Po trzecie, zabójstwo Marty. To była bardzo nieudolnie przedstawiona
sytuacja. Poczynając od przyczyny, poprzez wykonanie, na skutkach kończąc. Po
kiego dziewczyna przyszła do Joanny? Nie miała ani dowodów, ani nie była
wystarczająco silna, by móc się obronić, ani nic by nie zyskała, mówiąc to
wszystko Aśce, więc dlaczego? Marta nie wyglądała na głupią osobę, więc tym
bardziej jej zachowanie jest dziwne, w dodatku widziała zmianę, jaka w Joannie
zaszła. Rozumiem, że główna bohaterka była lekko wystraszona/zdenerwowana tym,
co powiedziała Marta, ale dlaczego ją zabiła, a nie – chociażby – powaliła na
ziemię, zabrała i rozwaliła telefon? Byłoby ciężko żyć blisko kogoś takiego,
ale wtedy może znalazłaby sensowniejszy powód do odebrania jej życia. Poza tym,
dlaczego Emil tak pozbył się ciała, że łatwo było je znaleźć? Dlaczego nie
ukrył gdzieś, nie wywiózł daleko? Jedyną dobrą rzeczą jest prześladowczy głos
Marty w głowie Aśki. Jednakże czy nie powinien on bardziej jej przeszkadzać,
uprzykrzać życie? Należy on przecież do zamordowanej.
Po czwarte, ucieczka z miasta. Dlaczego ci Pożeracze Dusz zrzucają na
siebie winę w sprawie morderstw? Jaki to ma cel? Przez to muszą uciekać z
miasta. Gdyby Emil nie powiedział, że Paweł jest zamieszany w zabójstwo Marty,
wszyscy mogliby zostać w Jarosławiu.
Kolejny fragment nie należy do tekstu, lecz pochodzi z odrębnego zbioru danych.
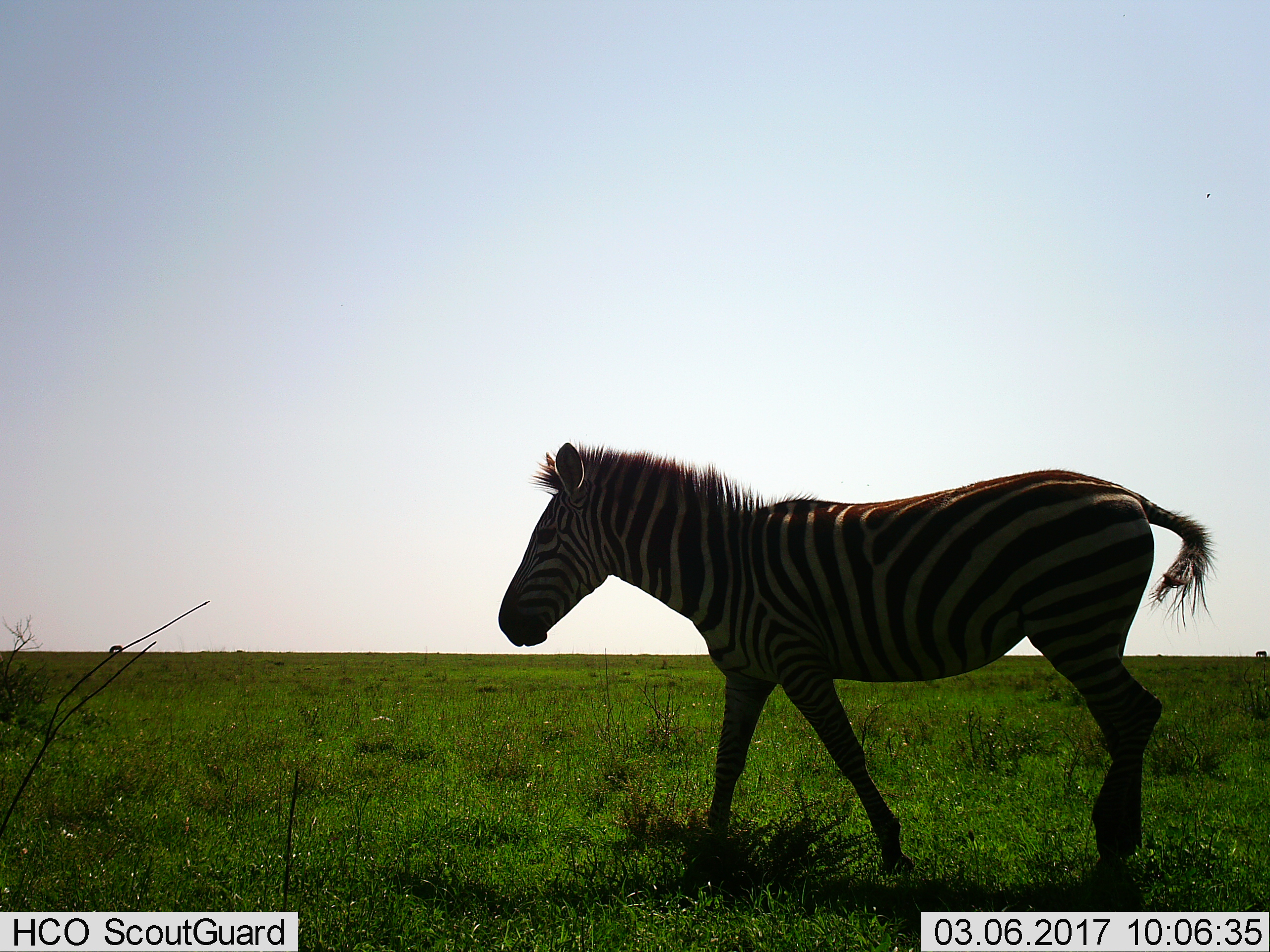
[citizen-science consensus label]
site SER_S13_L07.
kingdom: Animalia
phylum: Chordata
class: Mammalia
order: Perissodactyla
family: Equidae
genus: Equus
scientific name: Equus quagga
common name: plains zebra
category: zebraplains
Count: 1.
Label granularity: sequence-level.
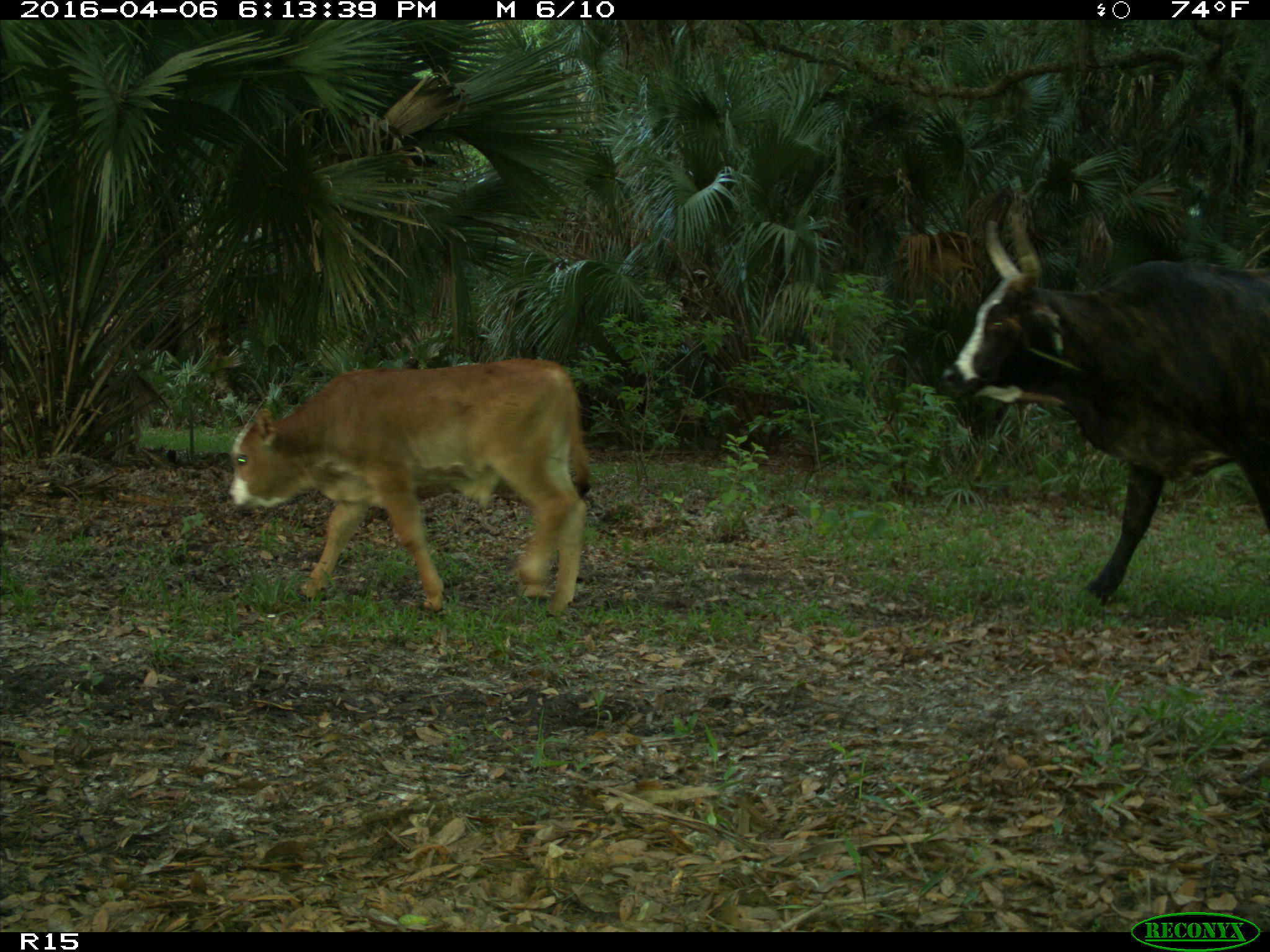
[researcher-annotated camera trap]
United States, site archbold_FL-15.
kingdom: Animalia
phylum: Chordata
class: Mammalia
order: Artiodactyla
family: Bovidae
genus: Bos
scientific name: Bos taurus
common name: domestic cow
Bos taurus (domestic cow).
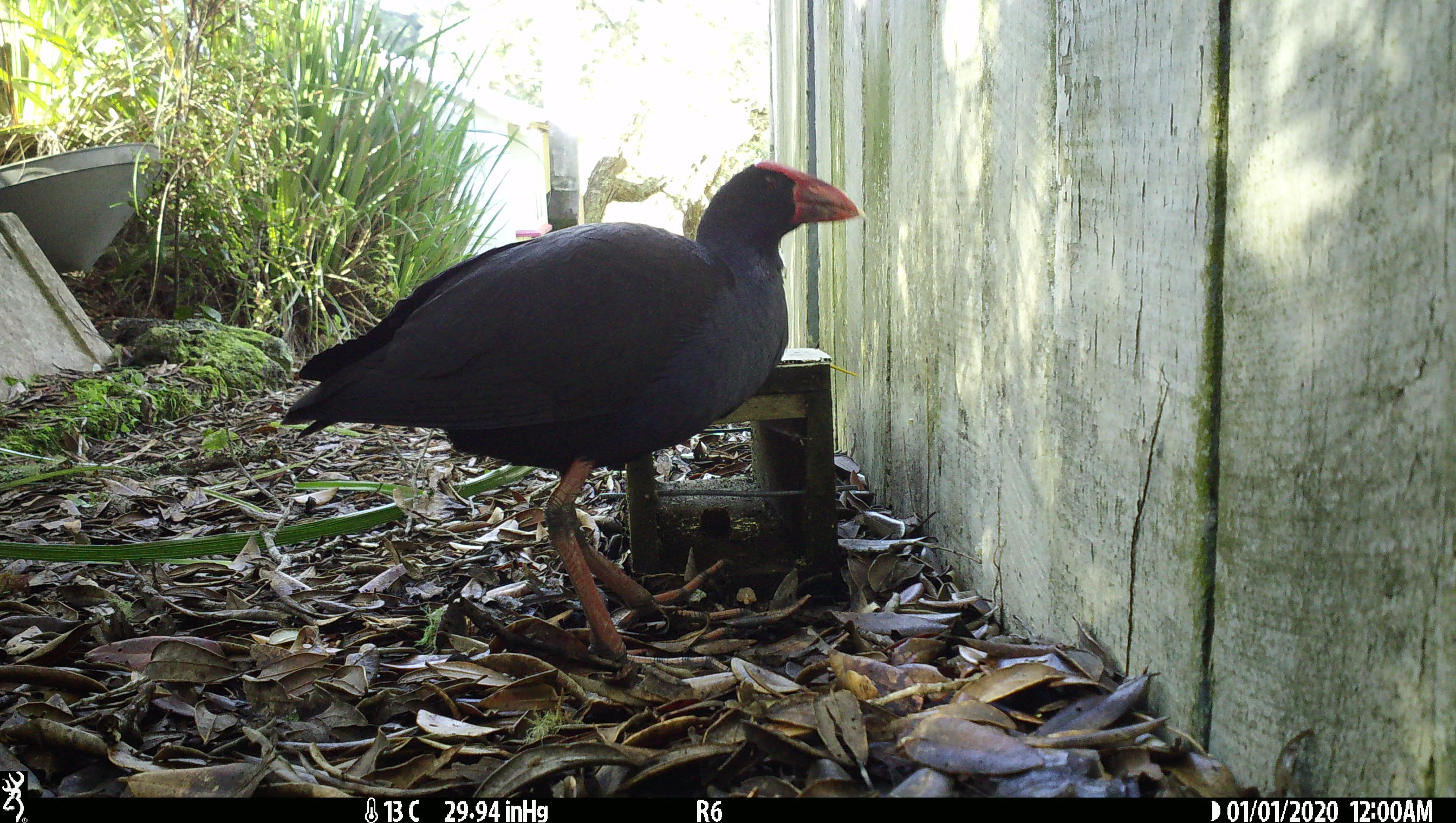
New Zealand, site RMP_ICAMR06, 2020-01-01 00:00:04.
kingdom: Animalia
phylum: Chordata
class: Aves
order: Gruiformes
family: Rallidae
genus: Porphyrio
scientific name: Porphyrio melanotus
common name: australasian swamphen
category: pukeko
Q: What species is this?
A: Pukeko (australasian swamphen) (Porphyrio melanotus).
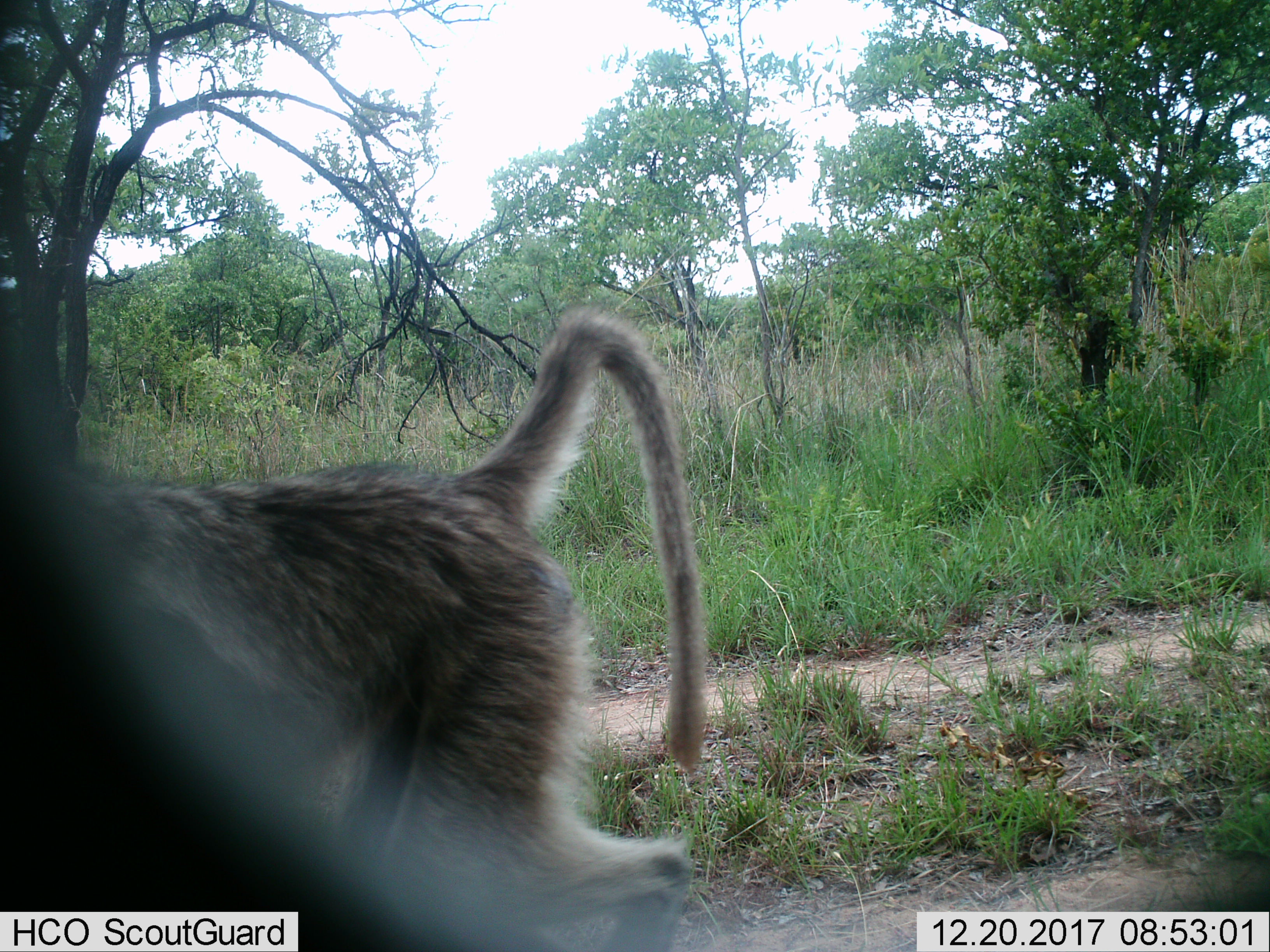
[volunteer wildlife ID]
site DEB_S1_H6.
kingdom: Animalia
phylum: Chordata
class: Mammalia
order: Primates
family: Cercopithecidae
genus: Papio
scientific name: Papio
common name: baboon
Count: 1.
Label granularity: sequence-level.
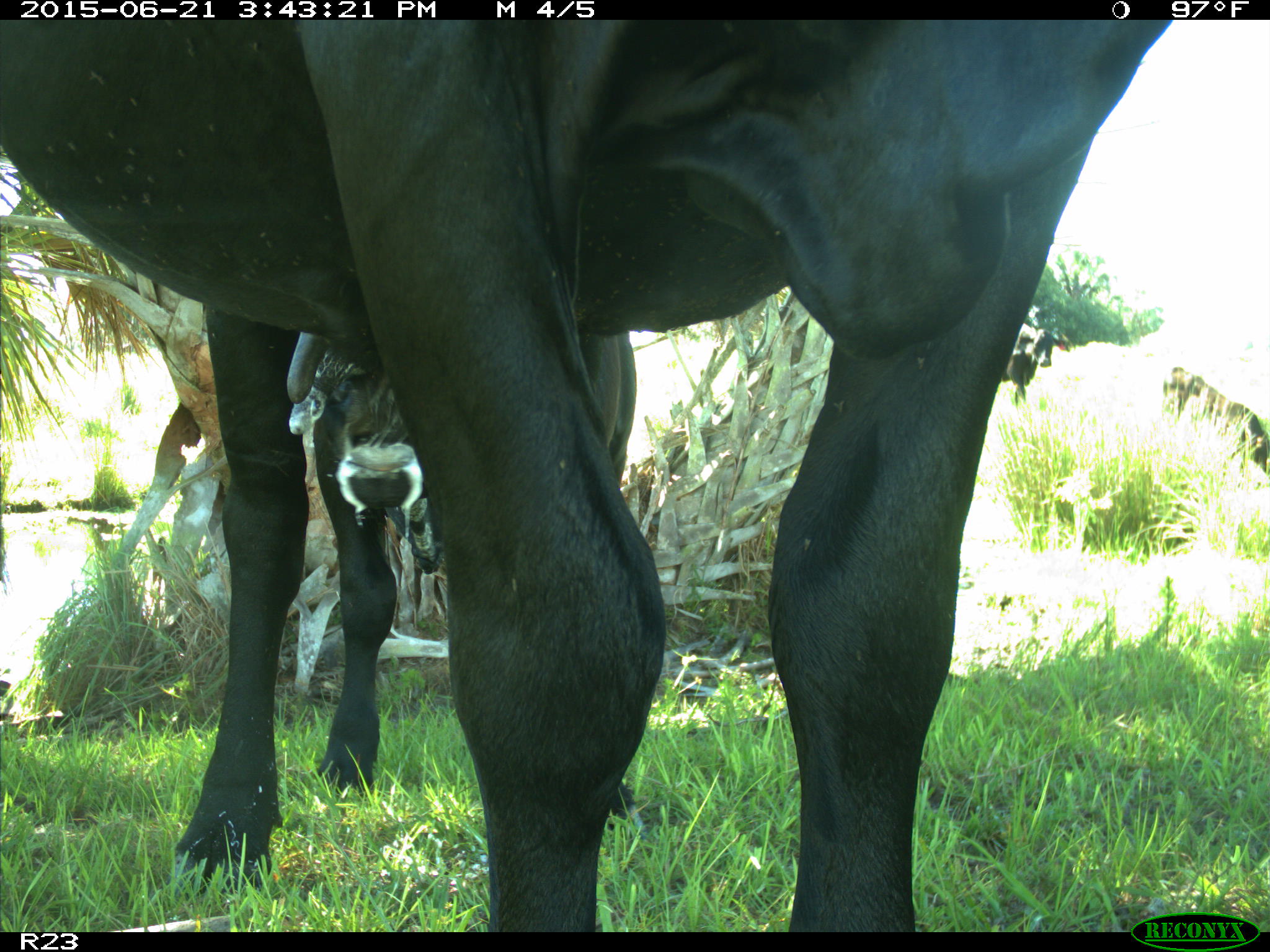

Poza tym nagłym i grup Tak w ogóle to
zachowanie Joanny, gdy policjant wypytywał o zamordowaną, jest i głupie, i
nielogiczne. „Joanna nie wytrzymała napięcia. Chwyciła plecak i wybiegła z
klasy. Wpadła do łazienki i wtedy pozwoliła starannie powstrzymywanym łzom swobodnie
spłynąć po policzkach.” Czy to dla Ciebie nie byłoby podejrzane? Dlaczego
policjant nie zainteresował się tym? I
jeszcze ten list pożegnalny. Czy rodzice Joanny aż tak nie są zainteresowani
córką, że tylko do niej dzwonią? Sądząc po treści i sposobie napisania
(komputerowo!) można łatwo się domyślić, że coś tu nie gra. Dlaczego? Bo niby
dlaczego Asia nie mogła żyć sobie z domniemanym ukochanym w Jarosławiu? Nawet
jeśli chciałaby odejść, to dlaczego nie porozmawia o tym z rodziną? Cała ta
sytuacja jest strasznie naciągana.
Po piąte, egzekucja. Nie dość, że zabiłaś jedną z przyjemniejszych w
odbiorze postaci, to cała ta sytuacja jest wybrakowana. Zamiast pokazać, jak
Damian miesza wspomnienia Emila ( w ogóle jak to możliwe, że mógł wejść do jego
głowy? Każdy Pożeracz ma jakieś specjalne moce, czy wszyscy tak potrafią?),
napisałaś, że on to po prostu zrobił, co nie było znowu tak ciekawe, jak ta
możliwa alternatywa. W dodatku czy Emil nie zdziwił się, że Paweł tak dawno nie
jadł? Nie wspominałaś, by w przeszłości taka sytuacja się u niego zdarzyła.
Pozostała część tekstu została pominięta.